**Fragment uit document**
---
Jeroen Knuist mist een bredere afweging ten aanzien van de eindafrekening bij het verkrijgen van de VBI-status en hekelt de terugwerkende kracht.

Het is niet de eerste keer dat er op het Binnenhof een executie plaatsvindt. Op Prinsjesdag viel dat lot de vrijgestelde beleggingsinstelling (VBI) ten deel. Hoewel art. 6a Wet VPB 1969 formeel niet is geschrapt, zal het artikel in de praktijk niet veel meer worden toegepast door de nieuwe afrekeningsfictie van art. 4.16 lid 1 onderdeel k Wet IB 2001.
---
**Getoonde gegevens**

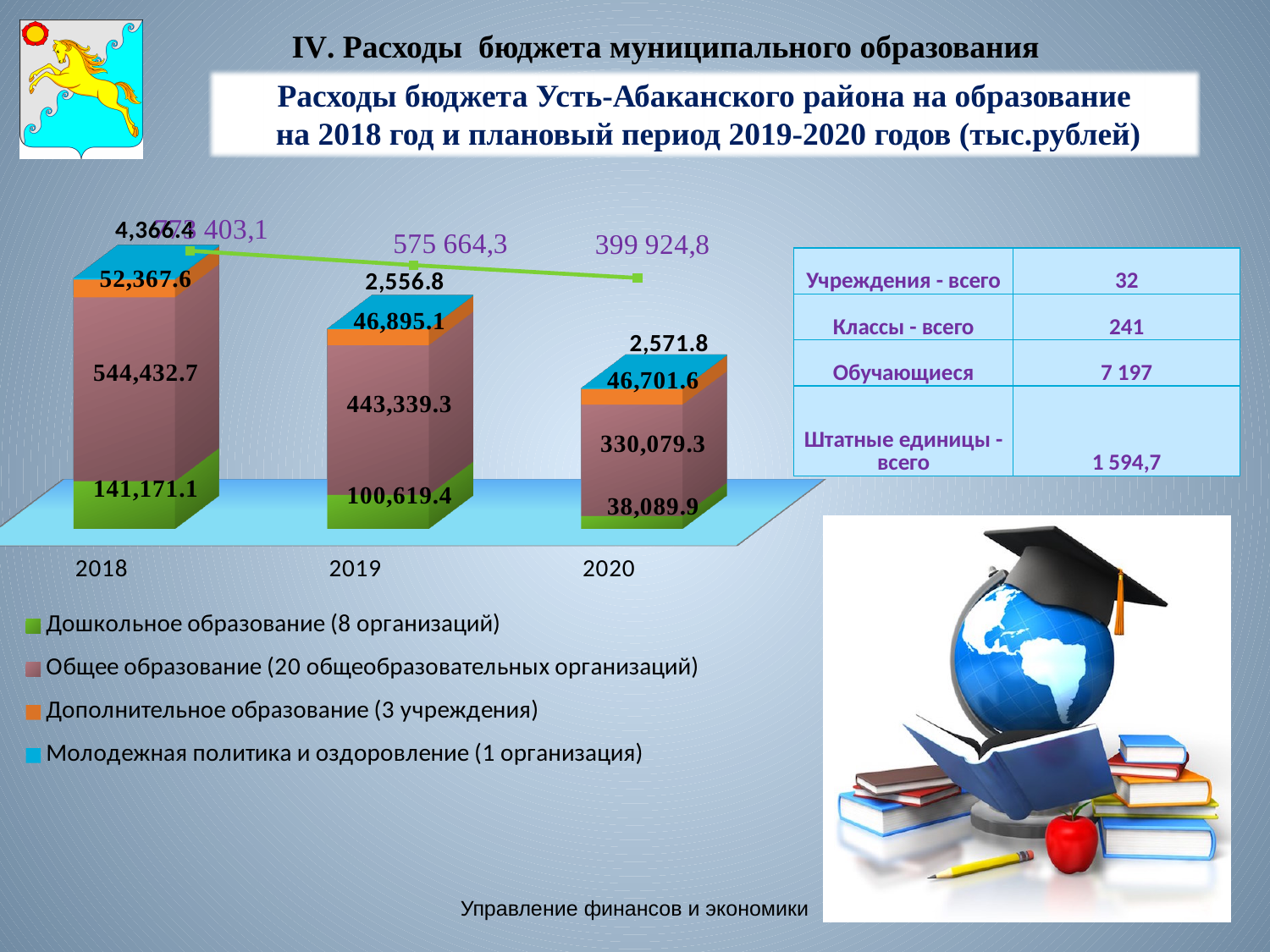
What kind of chart is shown on the slide? stacked bar chart Does the value for Общее образование rise or fall from 2018 to 2020? fall What is the difference between the Общее образование values for 2018 and 2019? 101,093.4 What is the value for Общее образование in 2018? 544,432.7 How many years are shown on the x axis of the chart? 3 What is the value for Дополнительное образование in 2019? 46,895.1 What is the value for Дошкольное образование in 2020? 38,089.9 How many series does the chart legend list? 4 Which is larger: Дополнительное образование in 2019 or in 2020? 2019 What is the value for Молодежная политика и оздоровление in 2018? 4,366.4 In which year is the value for Общее образование the highest? 2018 In which year is the value for Дошкольное образование the lowest? 2020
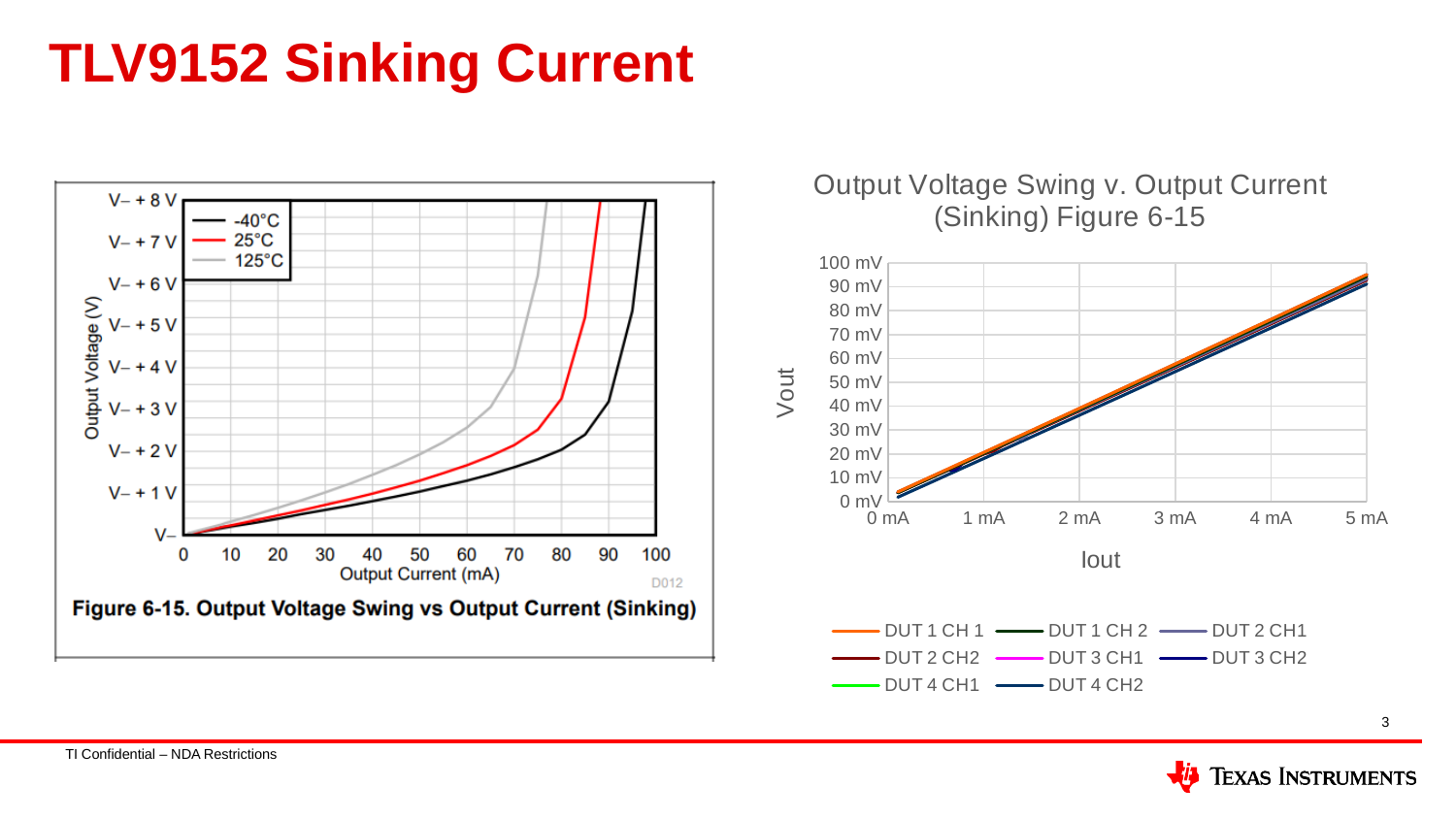
In the right-hand chart (Output Voltage Swing v. Output Current (Sinking) Figure 6-15), is the value for DUT 1 CH 1 at 1 mA greater or less than 30 mV? less What kind of chart is the left-hand chart, Figure 6-15 Output Voltage Swing vs Output Current (Sinking)? line chart What is the y-axis title of the right-hand chart (Output Voltage Swing v. Output Current (Sinking) Figure 6-15)? Vout In the right-hand chart (Output Voltage Swing v. Output Current (Sinking) Figure 6-15), is the value for DUT 4 CH2 at 3 mA greater or less than 40 mV? greater In the right-hand chart (Output Voltage Swing v. Output Current (Sinking) Figure 6-15), is the value for DUT 1 CH 1 at 5 mA greater or less than 80 mV? greater How many series does the legend of the left-hand chart (Figure 6-15 Output Voltage Swing vs Output Current (Sinking)) list? 3 What is the x-axis title of the right-hand chart (Output Voltage Swing v. Output Current (Sinking) Figure 6-15)? Iout What kind of chart is the right-hand chart titled "Output Voltage Swing v. Output Current (Sinking) Figure 6-15"? line chart How many series does the legend of the right-hand chart (Output Voltage Swing v. Output Current (Sinking) Figure 6-15) list? 8 In the right-hand chart (Output Voltage Swing v. Output Current (Sinking) Figure 6-15), do the Vout values rise or fall as Iout increases? rise In the left-hand chart (Figure 6-15 Output Voltage Swing vs Output Current (Sinking)), does the output voltage rise or fall as output current increases? rise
---
**Uit te voeren opdracht**
Schrijf het fragment over het einde van de vrijgestelde beleggingsinstelling (VBI) verder, aansluitend op de laatste zin ervan.

**Uitwerking opdracht**
De VBI zag in augustus 2007 het levenslicht met als doel om kapitaalvlucht naar onder andere Luxemburg te voorkomen. De echte boost kreeg de VBI doordat ook directeuren-grootaandeelhouders (dga's) van de regeling gebruik konden maken. De dga splitst zonder fiscale afrekening in de VPB en IB het beleggingsvermogen vanuit zijn holding af naar een nv. Deze nv verkrijgt vervolgens de (subjectief) vrijgestelde VBI-status met als gevolg dat de rendementen op het afgesplitste vermogen niet zijn belast met VPB. In onderdeel 4 van het besluit BNB 2008/141 keurt de Staatssecretaris van Financiën bovendien goed dat een afsplitsing omwille van het VBI-regime niet is gericht op het ontgaan of uitstellen van belastingheffing, zodat de verkrijgingsprijs pro rata kan worden doorgeschoven. Daaraan wordt nu een afrekenmoment toegevoegd op het moment dat de VBI de vrijgestelde status verkrijgt. Het is die directe afrekening die de VBI fataal zal worden en komt, gelet op de terugwerkende kracht, neer op
een standrechtelijke executie.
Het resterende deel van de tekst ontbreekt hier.